- Activity
All of the entries should be restated word for word, but without their pictures.

[Captioned web image data]
◇ ◇ ◇ ◇ ◇ ◇ ◇
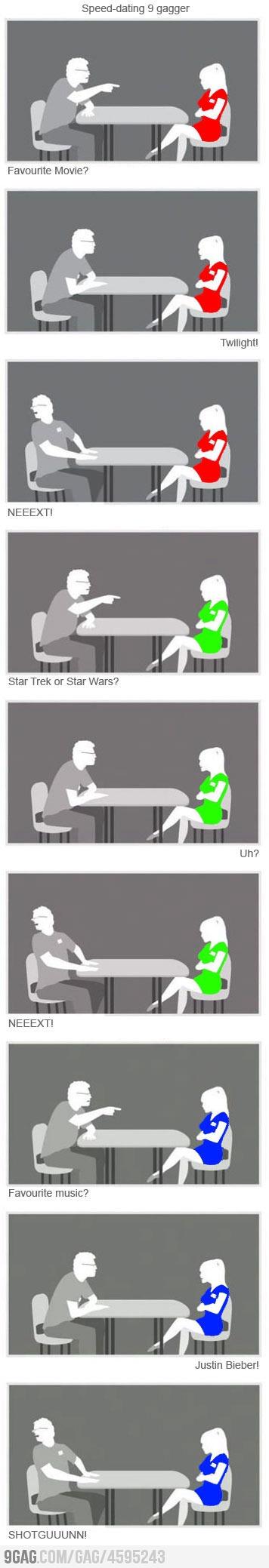 Dating αστεία παιχνίδια καλό match.com dating πρωτοσέλιδα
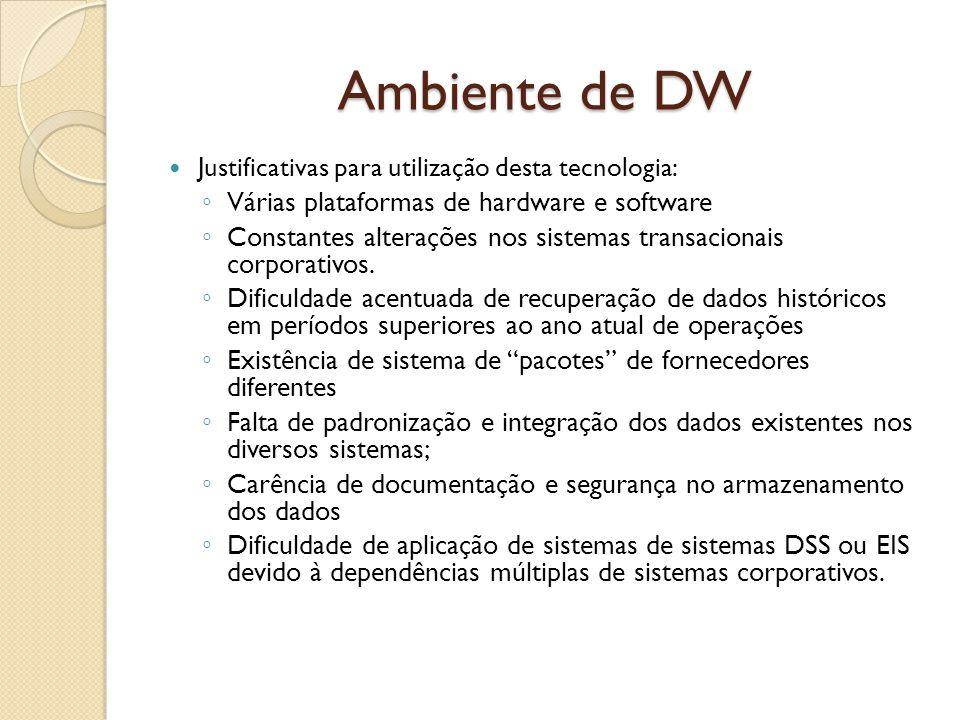 Ambiente de DW Justificativas para utilização desta tecnologia: Várias plataformas de hardware e software Constantes alterações nos sistemas transacio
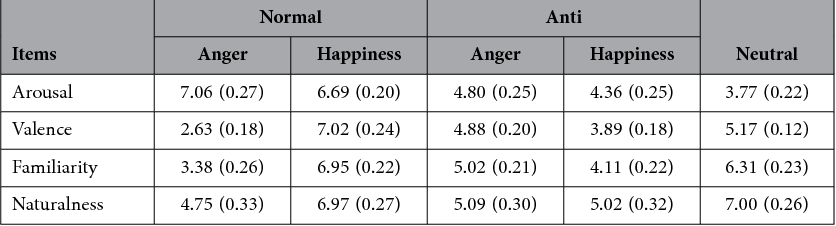 Table 1. Mean (with SE) subjective rating scores of arousal, valance, familiarity, and naturalness for normal and anti-expressions of anger and happiness and neutral expression.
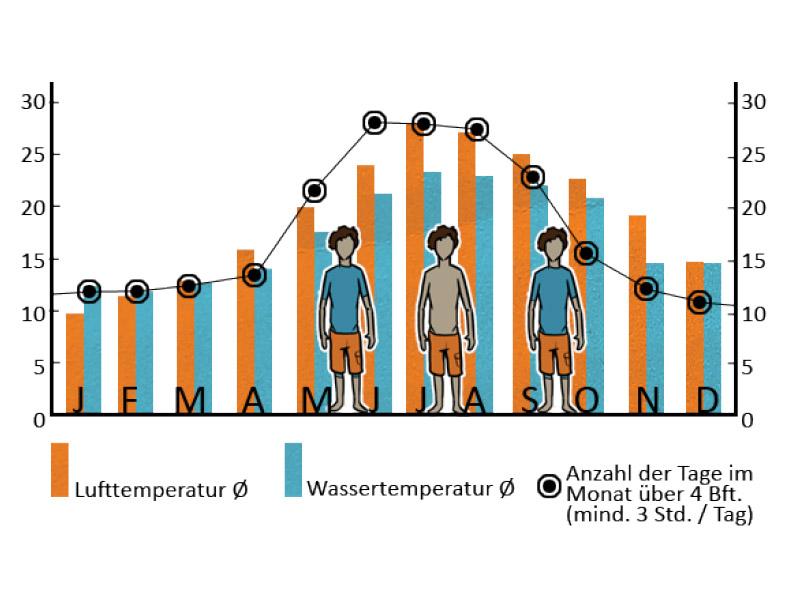 Kitschule-Temperaturen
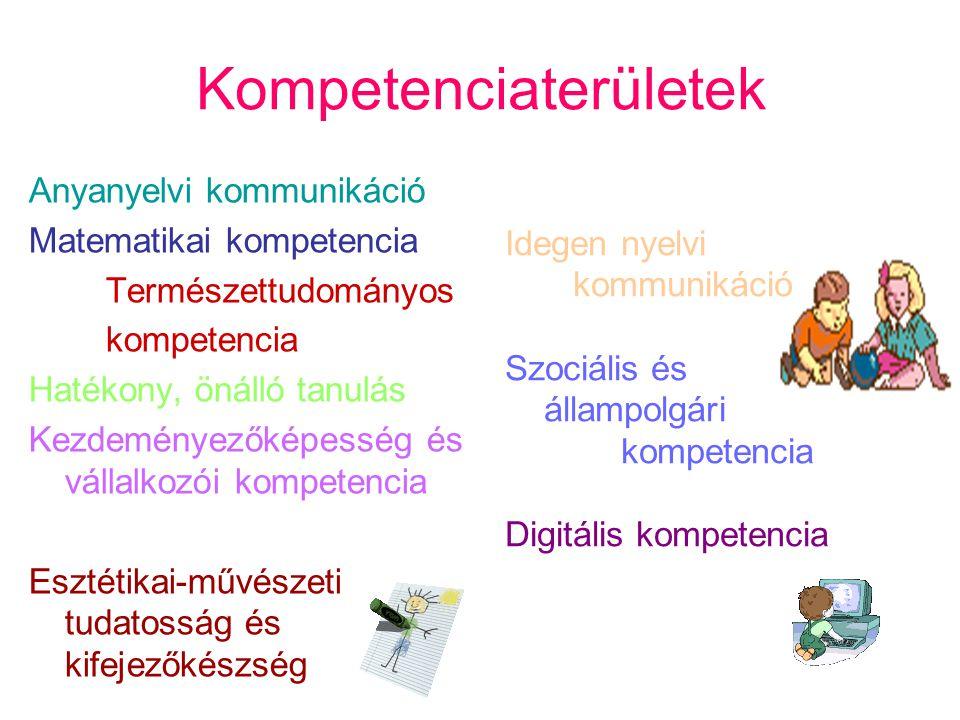 Kompetenciaterületek Anyanyelvi kommunikáció Matematikai kompetencia Természettudományos kompetencia Hatékony, önálló tanulás Kezdeményezőképesség és
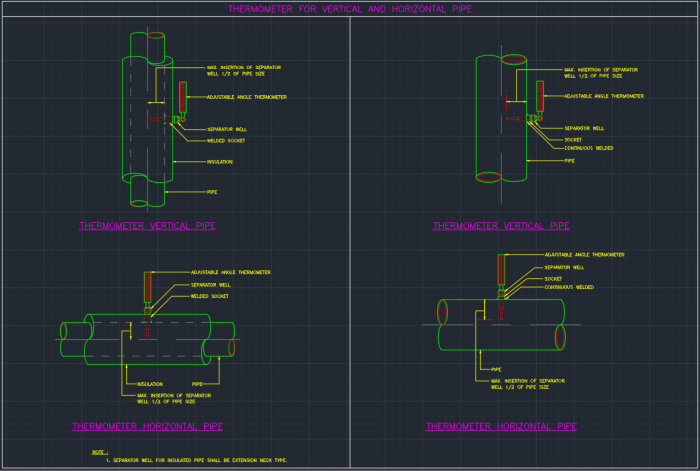 Thermometer For Vertical And Horizontal Pipe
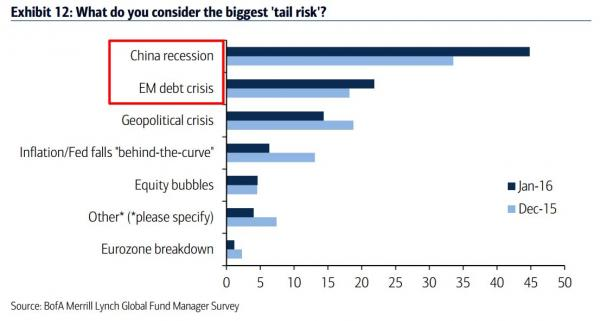"Zero Hedge: What The Market Thinks Are The Biggest ""Tail Risks"" Right Now"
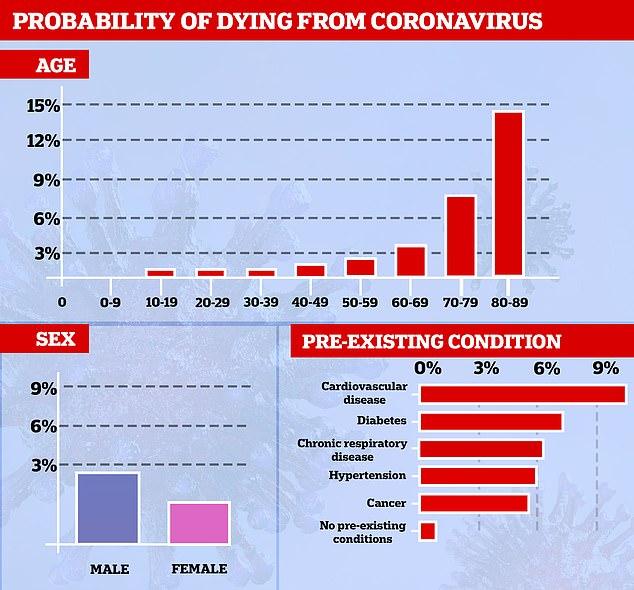 Miehet saattavat kuolla koronaan 65% naisia todennäköisemmin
◇ ◇ ◇ ◇ ◇ ◇ ◇
- Written reply
 Dating αστεία παιχνίδια καλό match.com dating πρωτοσέλιδα
 Ambiente de DW Justificativas para utilização desta tecnologia: Várias plataformas de hardware e software Constantes alterações nos sistemas transacio
 Table 1. Mean (with SE) subjective rating scores of arousal, valance, familiarity, and naturalness for normal and anti-expressions of anger and happiness and neutral expression.
 Kitschule-Temperaturen
 Kompetenciaterületek Anyanyelvi kommunikáció Matematikai kompetencia Természettudományos kompetencia Hatékony, önálló tanulás Kezdeményezőképesség és
 Thermometer For Vertical And Horizontal Pipe
"Zero Hedge: What The Market Thinks Are The Biggest ""Tail Risks"" Right Now"
 Miehet saattavat kuolla koronaan 65% naisia todennäköisemmin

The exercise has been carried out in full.